The Creature’s return from death is horrifying to observe, as is his reaction to Frankenstein, and vice versa. The atmosphere of the scene is so tense and personal, it feels as though the audience is intruding on the very thoughts of Victor, or even the Creature, himself. The following scenes feel just as, if not more, intrusive, as Frankenstein is forced to face the consequences of his experiment, and his reaction to this same being. The audience does not only have compassion for the Creature: they are forced to acknowledge and understand the wrongdoings of both sides of the war between creator and creation. By the end of the performance, a question of morality and how far one might be expected to go to exact revenge is trapped in the mind of each and every audience member – a question which may never have an answer.
The writers and performers waste no time with romanticism. Victor is presented as antagonist as well as protagonist, as the guilt and innocence in the character is weighed up and judged. The Creature makes himself judge, jury and executioner, as an explanation for the preconceived link between “goodness” and “beauty” is demanded. By the end of the show, the audience is left wondering who is the hero and who is the villain, or, indeed, if there are any heroes and villains.

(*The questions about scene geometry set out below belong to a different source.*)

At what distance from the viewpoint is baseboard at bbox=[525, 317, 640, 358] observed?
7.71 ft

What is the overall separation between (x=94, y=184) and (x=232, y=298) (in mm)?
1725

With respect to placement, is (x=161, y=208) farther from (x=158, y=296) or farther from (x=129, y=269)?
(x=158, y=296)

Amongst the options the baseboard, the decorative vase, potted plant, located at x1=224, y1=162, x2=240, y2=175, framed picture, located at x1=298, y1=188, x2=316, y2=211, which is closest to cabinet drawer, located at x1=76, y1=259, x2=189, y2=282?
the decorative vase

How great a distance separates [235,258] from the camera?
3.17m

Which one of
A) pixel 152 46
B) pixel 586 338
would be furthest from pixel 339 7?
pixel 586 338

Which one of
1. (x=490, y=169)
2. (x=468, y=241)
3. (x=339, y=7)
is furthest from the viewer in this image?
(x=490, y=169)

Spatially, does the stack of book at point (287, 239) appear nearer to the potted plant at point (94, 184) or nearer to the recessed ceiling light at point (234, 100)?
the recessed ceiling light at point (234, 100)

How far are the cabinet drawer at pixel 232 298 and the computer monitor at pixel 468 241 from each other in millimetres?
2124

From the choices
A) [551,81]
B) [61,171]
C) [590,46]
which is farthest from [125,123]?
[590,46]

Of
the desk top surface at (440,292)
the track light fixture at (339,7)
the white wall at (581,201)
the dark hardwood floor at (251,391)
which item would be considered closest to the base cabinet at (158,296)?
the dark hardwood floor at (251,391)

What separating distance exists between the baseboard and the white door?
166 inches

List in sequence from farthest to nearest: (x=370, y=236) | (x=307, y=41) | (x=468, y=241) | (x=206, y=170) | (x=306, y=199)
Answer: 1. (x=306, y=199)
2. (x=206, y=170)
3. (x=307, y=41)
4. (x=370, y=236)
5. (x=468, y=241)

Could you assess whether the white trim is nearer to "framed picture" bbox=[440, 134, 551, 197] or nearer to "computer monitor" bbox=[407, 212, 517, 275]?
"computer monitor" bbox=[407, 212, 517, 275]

But it’s not all doom and gloom. The execution of Frankenstein was fantastic, and so atmospheric that walking outside into the exterior of the House was like walking into a completely alien world. The music was beautiful, all devised, arranged and performed by Elisabeth Burnette (who played Elizabeth Lavenza), Mike Giplin (who played Henry Clerval), Charlie Coldfield (who played Alphonese Frankenstein) and Dan Cox. The live performance of music added to the overall ambience of the production, and made up for a large percentage of what made it all feel so real and vivid. The unique concept of watching different scenes whilst walking through the eerie setting of Fulford House was expertly done, giving the audience a real feeling of being a part of the play. Having the actors themselves acknowledge and comment on the presence of the audience only added to the feeling, giving the new interpretation on story-telling a whole new level of realism. The make-up and prosthetics, done by Simon Tytherleigh, gave an unbelievable impression of horror, adding to the overall Gothic element underlying each scene. Along with the literal chill of the House, and the darkness of the countryside outside, it gave the sensation that the audience was really trapped in the middle of nowhere alongside murderers and madmen. Being placed in the middle of a production such as Frankenstein is eerie, ethereal, and best of all, gives such an old-time classic a brand new flavour.

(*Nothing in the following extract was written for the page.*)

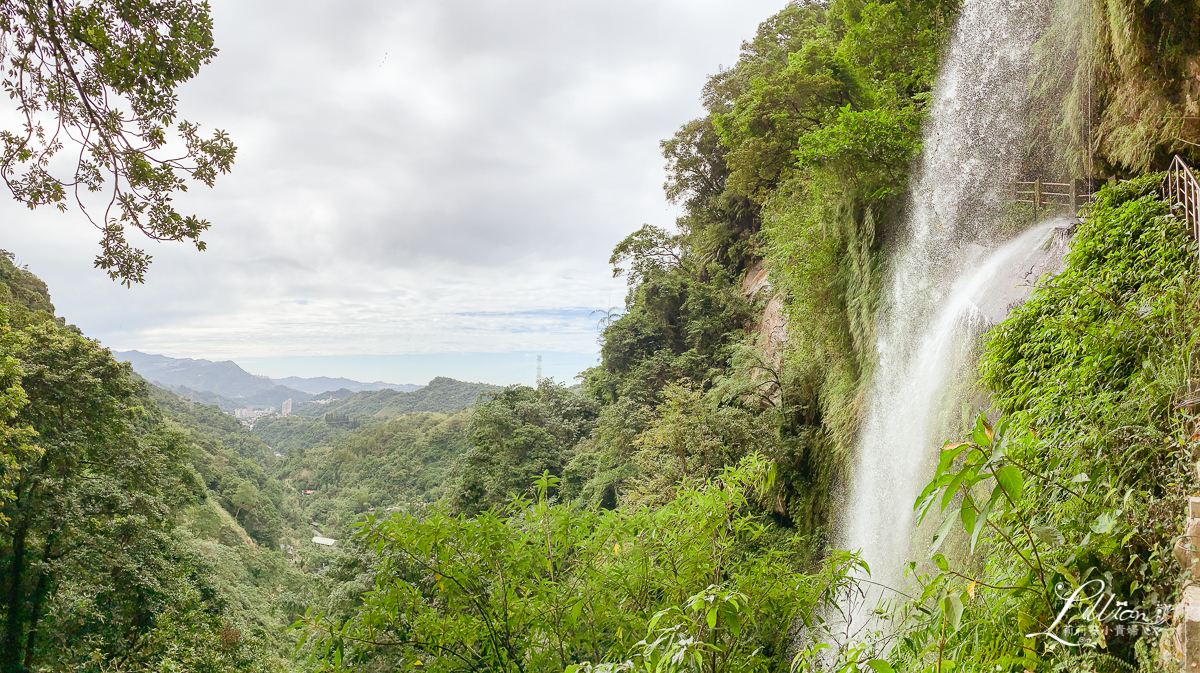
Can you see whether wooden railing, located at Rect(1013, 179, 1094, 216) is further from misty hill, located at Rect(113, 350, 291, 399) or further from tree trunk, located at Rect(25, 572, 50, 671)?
misty hill, located at Rect(113, 350, 291, 399)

Frankenstein is an absolute delight to watch – especially for a fan of Gothic Horror. Four of Swords’ production, and Sarah White’s direction, is so different to many other interpretations of the same story that it feels like watching an entirely different tale, one brilliantly executed and refreshed. After seeing the performance, it will come across as no wonder why this incredible show has received such critical acclaim. It’s immersive, it’s chilling, and it’s absolutely magnificent.
Frankenstein is showing on 19-22 of October at 7 and 9PM at Great Fulford House. Tickets are £15 (£13 for students), and are available through Four of Swords. It’s not recommended for children under eleven years old.